- [Task material]:
Start of Block
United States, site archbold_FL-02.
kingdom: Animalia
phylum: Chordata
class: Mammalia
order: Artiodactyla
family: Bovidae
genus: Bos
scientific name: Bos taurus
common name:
End of Block
Start of Block
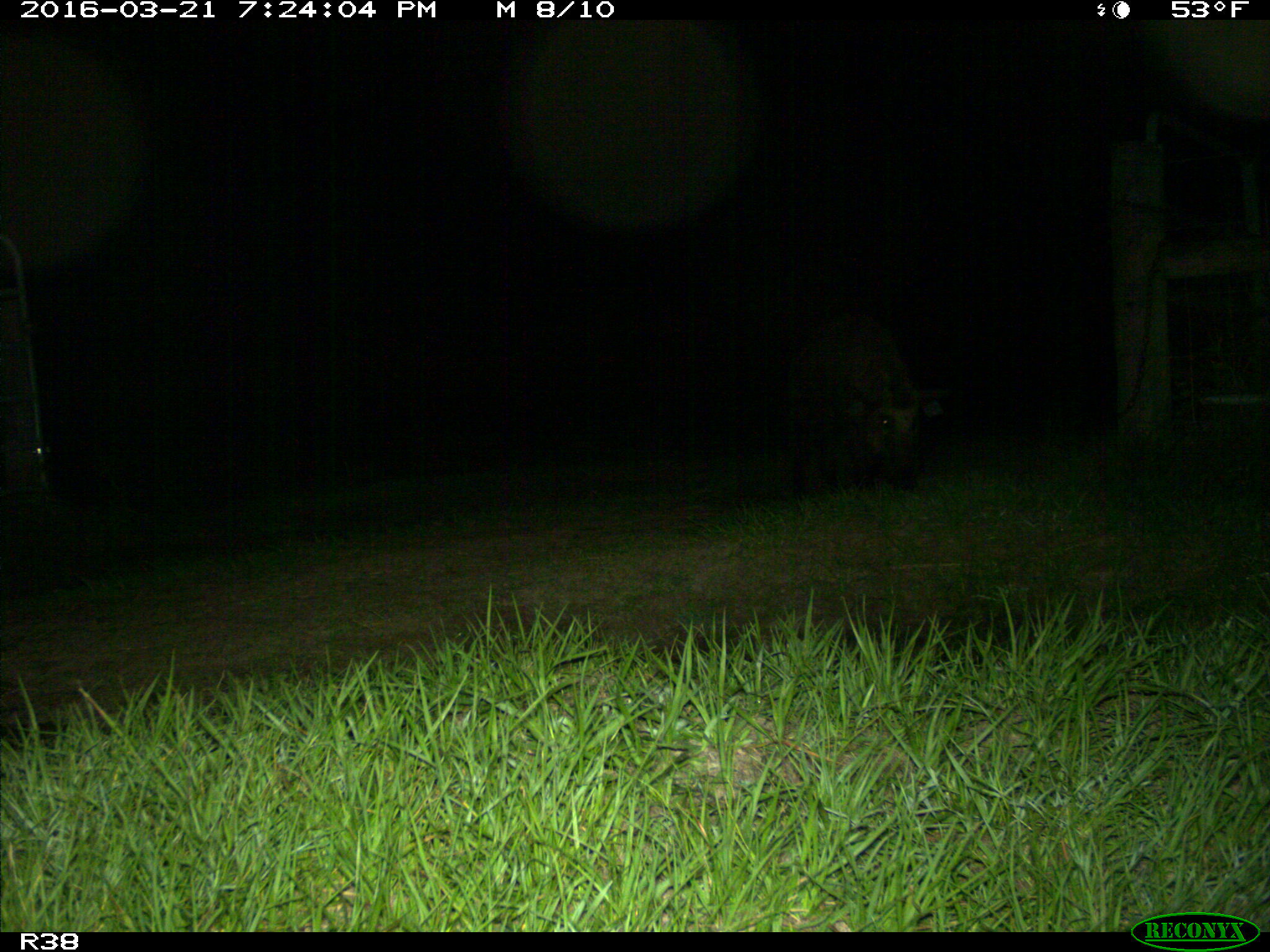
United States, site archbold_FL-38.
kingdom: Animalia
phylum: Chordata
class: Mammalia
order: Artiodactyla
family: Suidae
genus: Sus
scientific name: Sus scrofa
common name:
End of Block
Start of Block
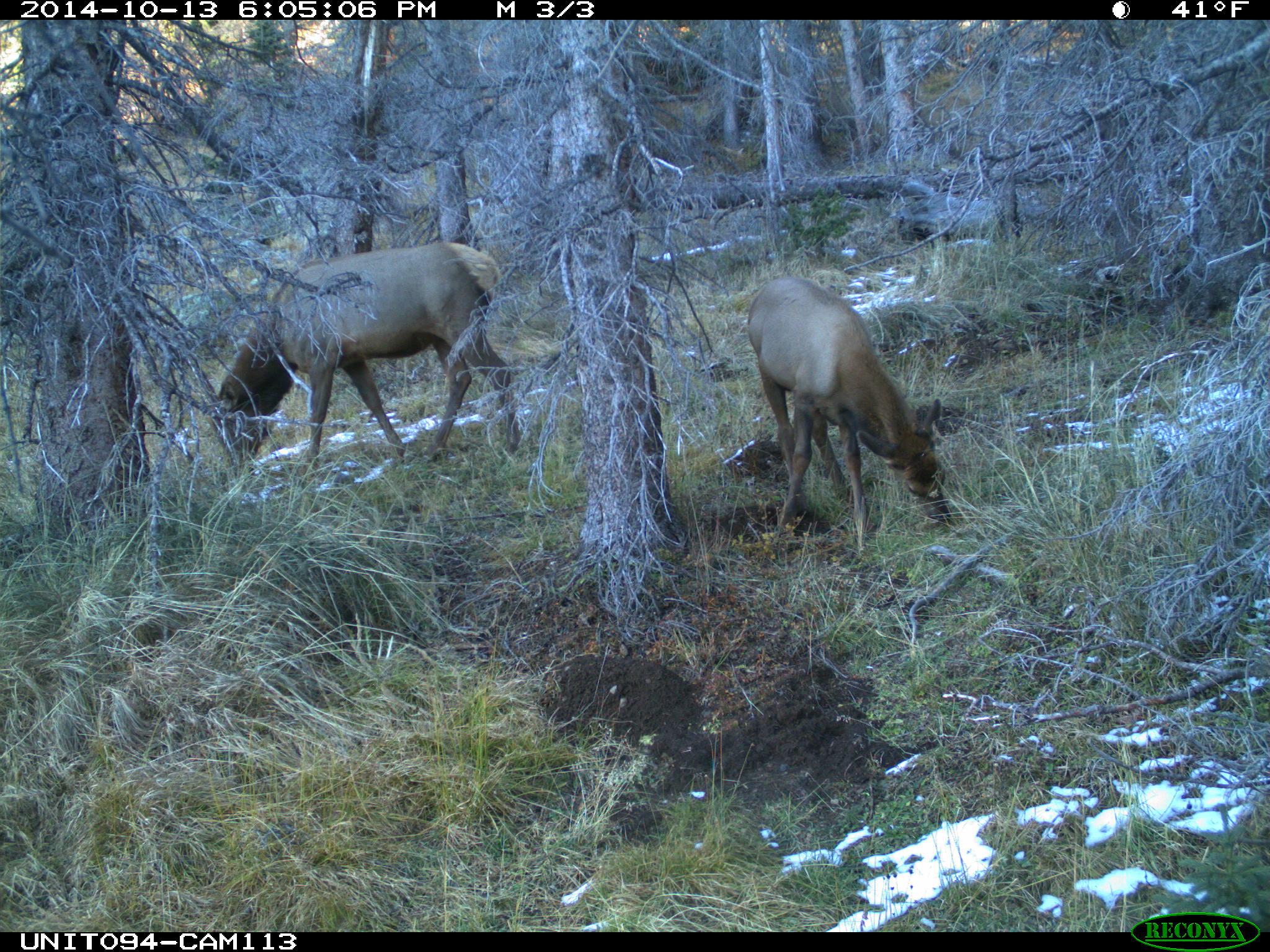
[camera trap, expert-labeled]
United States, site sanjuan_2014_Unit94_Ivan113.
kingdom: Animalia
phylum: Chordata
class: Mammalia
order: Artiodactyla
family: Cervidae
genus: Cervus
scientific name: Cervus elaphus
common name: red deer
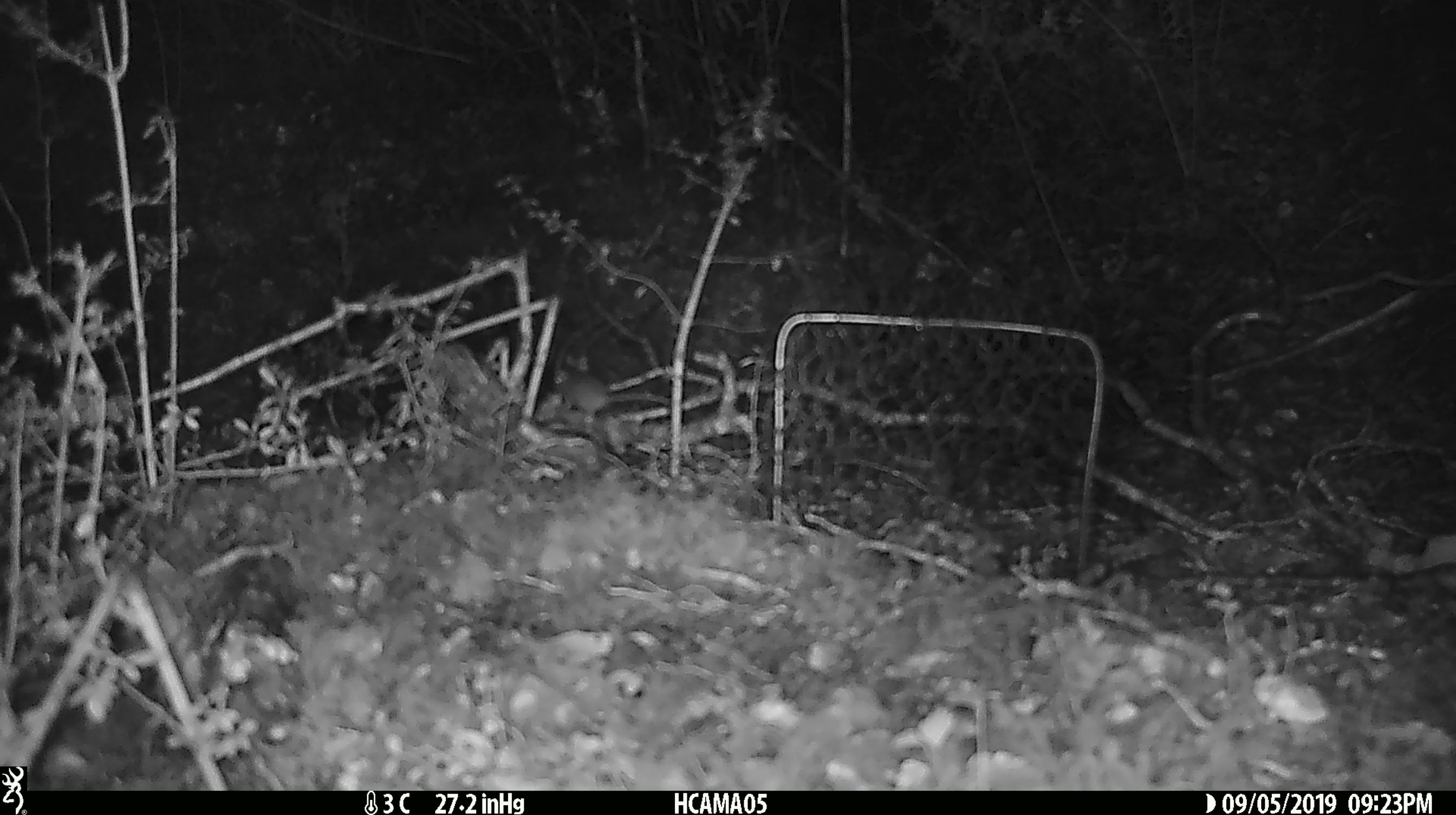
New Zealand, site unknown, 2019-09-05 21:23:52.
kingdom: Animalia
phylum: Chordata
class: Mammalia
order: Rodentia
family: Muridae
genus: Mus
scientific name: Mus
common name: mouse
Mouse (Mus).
End of Block
- [Task directions]:
Show all lines from the entries that hold "site".

- [Solution]:
United States, site archbold_FL-02.
United States, site archbold_FL-38.
United States, site sanjuan_2014_Unit94_Ivan113.
New Zealand, site unknown, 2019-09-05 21:23:52.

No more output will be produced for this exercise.